Assetnote has published a proof of concept for CVE-2024-34351, providing detailed information about the exploitation, source code, and other relevant information. It is recommended that Next.js users upgrade to the latest versions to prevent these vulnerabilities from being exploited.

Demo: Microsoft Build – Navigating the Depths of API Security Testing

Our newsletter publisher, 42Crunch, the API Security platform vendor, recently appeared on stage at Microsoft Build showcasing the integration of their API Security testing services with the Microsoft Defender for APIs. Microsoft Build is the annual conference event for the community of developers and software engineers to discover the latest innovations in code and applications. Following their recent partnership with 42Crunch, Microsoft Product Managers Haris Sohail and Preetham Naik teamed up with 42Crunch’s own Heshaam Attar to explore how best to navigate the depths of API security testing. The session offered a packed audience insights into various API breaches and also a demo by Heshaam where he showcased the end-to-end use case for both 42Crunch Audit & API Scan. Full recording available here – enjoy!
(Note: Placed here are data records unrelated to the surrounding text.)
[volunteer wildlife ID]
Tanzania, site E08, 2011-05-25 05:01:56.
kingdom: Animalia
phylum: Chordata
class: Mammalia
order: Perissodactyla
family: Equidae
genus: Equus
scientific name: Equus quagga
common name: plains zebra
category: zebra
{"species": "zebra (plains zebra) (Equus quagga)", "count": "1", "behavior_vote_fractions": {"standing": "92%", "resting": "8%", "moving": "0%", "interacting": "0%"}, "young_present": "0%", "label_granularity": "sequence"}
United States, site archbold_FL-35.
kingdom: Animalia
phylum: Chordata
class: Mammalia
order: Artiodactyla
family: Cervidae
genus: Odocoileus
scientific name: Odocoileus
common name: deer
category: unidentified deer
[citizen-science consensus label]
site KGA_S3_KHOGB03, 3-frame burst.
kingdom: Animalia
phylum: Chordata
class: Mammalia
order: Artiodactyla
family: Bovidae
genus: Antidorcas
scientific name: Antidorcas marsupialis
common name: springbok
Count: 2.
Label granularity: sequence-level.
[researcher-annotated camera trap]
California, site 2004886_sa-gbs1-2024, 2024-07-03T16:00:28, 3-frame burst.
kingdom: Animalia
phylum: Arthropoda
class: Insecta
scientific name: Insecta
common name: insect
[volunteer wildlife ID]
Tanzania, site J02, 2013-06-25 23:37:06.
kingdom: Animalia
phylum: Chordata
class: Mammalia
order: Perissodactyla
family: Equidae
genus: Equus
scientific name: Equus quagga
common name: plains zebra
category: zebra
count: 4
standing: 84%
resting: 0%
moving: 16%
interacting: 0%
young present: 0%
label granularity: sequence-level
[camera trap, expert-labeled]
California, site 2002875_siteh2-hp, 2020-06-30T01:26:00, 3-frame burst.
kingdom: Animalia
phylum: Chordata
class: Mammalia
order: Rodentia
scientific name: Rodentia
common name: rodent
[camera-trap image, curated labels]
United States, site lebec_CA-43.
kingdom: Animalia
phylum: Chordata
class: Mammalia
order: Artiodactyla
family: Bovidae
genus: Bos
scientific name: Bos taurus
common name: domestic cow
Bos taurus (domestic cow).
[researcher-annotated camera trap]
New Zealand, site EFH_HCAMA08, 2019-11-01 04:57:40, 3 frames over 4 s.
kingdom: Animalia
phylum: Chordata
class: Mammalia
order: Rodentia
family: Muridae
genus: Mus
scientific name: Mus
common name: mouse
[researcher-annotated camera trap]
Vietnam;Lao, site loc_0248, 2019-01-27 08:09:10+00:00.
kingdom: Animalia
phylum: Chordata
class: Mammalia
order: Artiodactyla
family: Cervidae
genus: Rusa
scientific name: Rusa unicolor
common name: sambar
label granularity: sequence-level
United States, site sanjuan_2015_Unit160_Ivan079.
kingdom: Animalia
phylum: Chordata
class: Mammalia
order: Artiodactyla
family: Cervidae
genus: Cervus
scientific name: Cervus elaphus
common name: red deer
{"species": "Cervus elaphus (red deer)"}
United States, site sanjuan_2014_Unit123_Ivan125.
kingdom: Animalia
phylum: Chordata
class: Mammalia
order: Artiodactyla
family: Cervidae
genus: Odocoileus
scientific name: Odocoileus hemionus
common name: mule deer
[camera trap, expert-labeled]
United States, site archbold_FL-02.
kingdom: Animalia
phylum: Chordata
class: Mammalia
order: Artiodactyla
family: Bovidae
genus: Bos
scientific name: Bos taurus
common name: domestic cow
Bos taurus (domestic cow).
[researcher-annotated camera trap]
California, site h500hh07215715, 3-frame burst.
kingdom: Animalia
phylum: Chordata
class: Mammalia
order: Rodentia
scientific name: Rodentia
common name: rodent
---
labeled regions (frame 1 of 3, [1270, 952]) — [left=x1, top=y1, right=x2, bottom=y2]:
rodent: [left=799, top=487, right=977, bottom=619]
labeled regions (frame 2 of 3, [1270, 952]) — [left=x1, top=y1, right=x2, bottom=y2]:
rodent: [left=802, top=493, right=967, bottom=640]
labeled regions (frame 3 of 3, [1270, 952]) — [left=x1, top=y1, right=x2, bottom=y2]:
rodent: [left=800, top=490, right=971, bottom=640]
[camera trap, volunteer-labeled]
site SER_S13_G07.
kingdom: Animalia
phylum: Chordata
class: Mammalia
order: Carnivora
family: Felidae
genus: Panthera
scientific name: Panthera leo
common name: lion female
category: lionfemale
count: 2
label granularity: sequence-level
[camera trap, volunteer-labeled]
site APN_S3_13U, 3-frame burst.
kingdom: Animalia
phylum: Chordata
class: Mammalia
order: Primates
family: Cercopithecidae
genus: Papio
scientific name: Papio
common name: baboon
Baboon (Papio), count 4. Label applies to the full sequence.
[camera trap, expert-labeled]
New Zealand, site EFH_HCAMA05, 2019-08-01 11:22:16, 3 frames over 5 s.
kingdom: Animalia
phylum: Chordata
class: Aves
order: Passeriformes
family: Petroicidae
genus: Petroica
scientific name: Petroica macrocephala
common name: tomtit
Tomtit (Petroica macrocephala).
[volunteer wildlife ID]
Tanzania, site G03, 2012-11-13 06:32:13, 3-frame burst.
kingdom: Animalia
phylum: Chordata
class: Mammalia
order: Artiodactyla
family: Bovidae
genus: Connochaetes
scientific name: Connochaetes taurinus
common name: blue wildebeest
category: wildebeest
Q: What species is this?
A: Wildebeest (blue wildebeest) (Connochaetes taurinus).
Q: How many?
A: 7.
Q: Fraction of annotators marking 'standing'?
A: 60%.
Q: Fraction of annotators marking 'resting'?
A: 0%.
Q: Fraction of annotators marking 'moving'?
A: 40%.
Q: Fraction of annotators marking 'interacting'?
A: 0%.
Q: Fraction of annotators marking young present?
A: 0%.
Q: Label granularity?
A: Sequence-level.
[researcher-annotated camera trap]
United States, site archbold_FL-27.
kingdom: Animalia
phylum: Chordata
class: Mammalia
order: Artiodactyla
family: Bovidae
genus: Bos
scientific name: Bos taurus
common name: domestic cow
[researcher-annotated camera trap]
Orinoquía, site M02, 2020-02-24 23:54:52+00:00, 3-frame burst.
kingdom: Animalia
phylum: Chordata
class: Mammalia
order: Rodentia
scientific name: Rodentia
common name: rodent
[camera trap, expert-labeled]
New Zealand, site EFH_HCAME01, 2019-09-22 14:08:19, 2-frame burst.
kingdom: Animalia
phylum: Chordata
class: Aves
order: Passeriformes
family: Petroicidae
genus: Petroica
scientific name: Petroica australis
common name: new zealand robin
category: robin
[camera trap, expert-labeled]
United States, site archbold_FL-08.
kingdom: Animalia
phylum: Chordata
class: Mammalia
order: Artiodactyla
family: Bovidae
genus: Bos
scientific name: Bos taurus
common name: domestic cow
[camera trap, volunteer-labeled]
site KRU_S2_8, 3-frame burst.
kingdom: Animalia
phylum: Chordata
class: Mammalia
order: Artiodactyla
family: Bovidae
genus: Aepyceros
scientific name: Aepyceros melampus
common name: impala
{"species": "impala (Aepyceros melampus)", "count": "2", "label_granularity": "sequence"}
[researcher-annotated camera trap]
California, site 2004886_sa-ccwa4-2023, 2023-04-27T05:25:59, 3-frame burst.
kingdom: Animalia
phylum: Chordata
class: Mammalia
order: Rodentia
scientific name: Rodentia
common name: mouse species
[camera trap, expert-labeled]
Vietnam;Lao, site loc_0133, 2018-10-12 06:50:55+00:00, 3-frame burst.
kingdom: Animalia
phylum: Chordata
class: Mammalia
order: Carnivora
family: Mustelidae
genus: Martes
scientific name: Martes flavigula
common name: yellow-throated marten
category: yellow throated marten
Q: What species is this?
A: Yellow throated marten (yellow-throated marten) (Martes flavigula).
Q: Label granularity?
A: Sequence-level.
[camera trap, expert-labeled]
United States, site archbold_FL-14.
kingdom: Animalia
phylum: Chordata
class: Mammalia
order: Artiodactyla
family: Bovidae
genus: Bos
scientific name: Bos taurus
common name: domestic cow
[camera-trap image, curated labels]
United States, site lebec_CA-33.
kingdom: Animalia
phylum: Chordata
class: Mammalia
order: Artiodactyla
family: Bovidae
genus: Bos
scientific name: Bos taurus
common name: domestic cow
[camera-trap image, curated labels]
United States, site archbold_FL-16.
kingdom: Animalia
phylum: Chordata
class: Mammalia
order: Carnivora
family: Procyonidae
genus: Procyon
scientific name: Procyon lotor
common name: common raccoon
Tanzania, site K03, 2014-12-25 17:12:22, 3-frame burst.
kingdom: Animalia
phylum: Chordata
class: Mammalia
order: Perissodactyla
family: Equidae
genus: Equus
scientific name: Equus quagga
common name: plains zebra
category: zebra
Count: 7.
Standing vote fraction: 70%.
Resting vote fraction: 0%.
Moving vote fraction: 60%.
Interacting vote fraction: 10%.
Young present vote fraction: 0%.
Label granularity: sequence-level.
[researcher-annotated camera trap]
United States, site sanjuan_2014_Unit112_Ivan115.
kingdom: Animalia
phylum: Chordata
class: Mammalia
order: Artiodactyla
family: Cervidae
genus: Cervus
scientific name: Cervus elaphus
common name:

Article: API growth causing cybersecurity concerns

Next, we have an article on a recent survey commissioned by Fastly, Inc., which found that despite APIs’ critical role in the digital economy, most commercial decision-makers ignore the growing security risk they pose for businesses. 95% of respondents said they had experienced API security problems in the last twelve months, with 84% admitting to not having advanced API security in place. The lack of action is attributed to insufficient budget and a lack of expertise.

The survey also revealed sector-based and regional variations in attitudes towards API security. Heavily regulated sectors dealing with sensitive data, such as financial services, were found to be some of the worst culprits regarding API inaction. The UK was marginally ahead of the pack regarding the importance placed on API security, but there was still a tendency not to translate thoughts into actions. The survey suggests that single-provider security solutions and AI could provide answers to the complexity of the API landscape.

Article: The menace of unknown APIs

The next article summarizes key insights from the recent Imperva State of API Security, which discusses the security risks posed by unknown APIs in modern software development. 

Shadow APIs, which are undocumented or undiscovered APIs operating outside official channels, can pose security risks if exploited by threat actors. According to the report, there are 29 shadow APIs per account. Deprecated API endpoints, specific routes, or URLs within an API marked for removal but still accessible often contain security vulnerabilities. An average of 16 deprecated endpoints per account were found. 

Unauthenticated endpoints, which are API routes that do not require authentication or authorization, can potentially expose sensitive data. Imperva’s API discovery process revealed an average of 21 unauthenticated API endpoints per account. The article stresses the importance of a proactive, comprehensive API security strategy that includes continuous monitoring, risk assessment, and protection of sensitive data to safeguard against the risks posed by these unknown APIs.

We frequently discuss the criticality of unknown or shadow APIs; this article is a timely reminder of their importance to API security.

Guide: Updates to Awesome API security guide

For recent subscribers, it would be good to share a perennial favorite with readers. André Rainho curates a good list of API security resources on GitHub. This list references API security tools, cheat sheets, checklists, conferences, books, deliberately vulnerable APIs, and other design resources. 

I’m happy to see my debut book on Defending APIs included in the list of reading resources. Thanks to André Rainho for maintaining this resource for our community.